Although only first targeting specified use cases, the introduction of FlatMapVectors into Velox's compute framework represents a demonstrable step forward in scaling high-performance AI data pre-processing. Quite literally, both feature reaping and feature injection see magnitudes of performance increases by avoiding map conversion overhead and significant in-memory feature projection and filtering speedup. Leveraging FlatMapVectors for scaling AI workloads appears to no longer be negotiable.

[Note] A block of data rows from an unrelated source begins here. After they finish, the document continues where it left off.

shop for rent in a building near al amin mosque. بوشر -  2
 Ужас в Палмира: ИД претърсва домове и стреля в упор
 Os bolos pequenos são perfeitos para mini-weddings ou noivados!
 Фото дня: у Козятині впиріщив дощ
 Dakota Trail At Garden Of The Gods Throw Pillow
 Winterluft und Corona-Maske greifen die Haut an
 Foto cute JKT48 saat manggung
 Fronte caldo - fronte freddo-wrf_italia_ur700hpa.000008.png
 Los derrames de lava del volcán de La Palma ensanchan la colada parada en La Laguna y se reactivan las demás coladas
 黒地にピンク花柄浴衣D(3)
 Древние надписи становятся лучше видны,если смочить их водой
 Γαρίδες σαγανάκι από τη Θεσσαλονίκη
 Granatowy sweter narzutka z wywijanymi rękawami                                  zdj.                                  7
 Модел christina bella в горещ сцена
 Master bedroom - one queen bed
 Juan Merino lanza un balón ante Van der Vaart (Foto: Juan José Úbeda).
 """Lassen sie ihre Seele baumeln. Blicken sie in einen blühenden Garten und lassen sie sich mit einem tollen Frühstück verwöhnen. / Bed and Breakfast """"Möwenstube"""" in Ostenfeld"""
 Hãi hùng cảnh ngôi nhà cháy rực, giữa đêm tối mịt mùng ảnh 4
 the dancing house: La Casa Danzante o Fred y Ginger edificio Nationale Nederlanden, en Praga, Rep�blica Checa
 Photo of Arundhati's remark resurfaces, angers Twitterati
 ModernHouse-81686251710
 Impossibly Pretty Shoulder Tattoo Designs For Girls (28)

We already have several workstreams to continue to support FlatMapVectors across multiple warehouse use cases. For one, we want to continue onboarding new Spark workloads, which as demonstrated above provides tangible wins for our internal Spark users. Additionally, we want to completely descope the ROW type workaround for flat maps in engines like DPP. Both this and support in Presto necessitate flat map encoding implementations in map UDFs, which is a non-trivial task. Eventually, we'd like FlatMapVectors to be the default way to access data written to storage as flat maps, across all Velox-supported engines.